Notre société est saisie de compassion. Pour mieux comprendre les discours ambiants d'où qu'ils viennent , politiques, économiques, sociaux
voire écologiques, Myriam Revault d'Allonnes interroge sans détour les rapports entre la dimansion affective du vivre-ensemble, la natire du lien social et l'exercice du pouvoir. Faut-il
seulement voir dans "le compassionnel" à l'oeuvre dans l'ensemble des discours médiatisés, les déclinaisons des pathologies de nos société ? Ou bien , ne serait-ce que la subtile utilisation de
la fibre affective de chacun pour mieux en saisir les ressorts de l'influence ?
A lire absolument :
Myriam Revault d'Allonnes, L'homme compassionnel, Paris, Seuil, 106 p., 10 euros.
CRITIQUE TELERAMA
Peut-on faire de la compassion le socle et le moteur de l'action politique ? C'est la question que pose avec clairvoyance, et de façon très argumentée, cet essai limpide et
dense de la philosophe Myriam Revault d'Allonnes.
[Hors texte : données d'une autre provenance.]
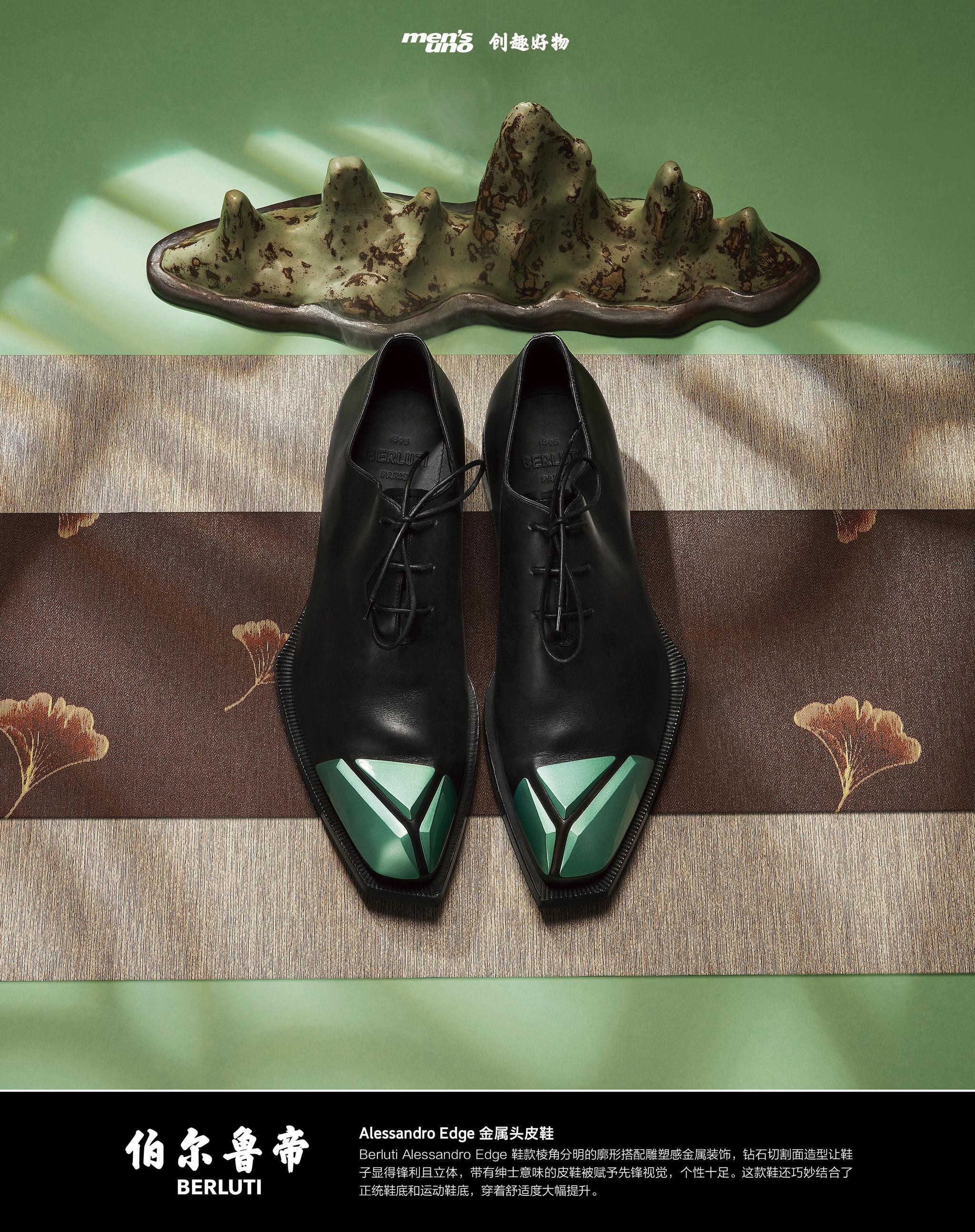 Berluti Alessandro Edge 鞋款棱角分明的廓形搭配雕塑感金属装饰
Elle y répond d'emblée, soulignant en préface, en s'appuyant sur Rousseau (Emile), que si le « principe de pitié permet de construire
la notion générale d'humanité et donne accès à certains concepts moraux, telle la justice », la capacité à partager les souffrances d'autrui ne saurait être pour autant « un principe politique
qui détermine, sans médiation, les normes de l'action ».
Jean-Jacques Rousseau est, avec Alexis de Tocqueville (De la démocratie en Amérique), et Hannah Arendt (notamment l'Essai sur la Révolution), l'un des interlocuteurs
primordiaux que se choisit Myriam Revault d'Allonnes afin d'analyser l'histoire moderne de la posture compassionnelle, la façon dont elle s'enracine dans la démocratie et le principe d'«
égalisation des conditions » : l'homme démocratique reconnaît l'autre comme son semblable, et est en cela porté à la compassion - du latin compatir, littéralement « souffrir avec ».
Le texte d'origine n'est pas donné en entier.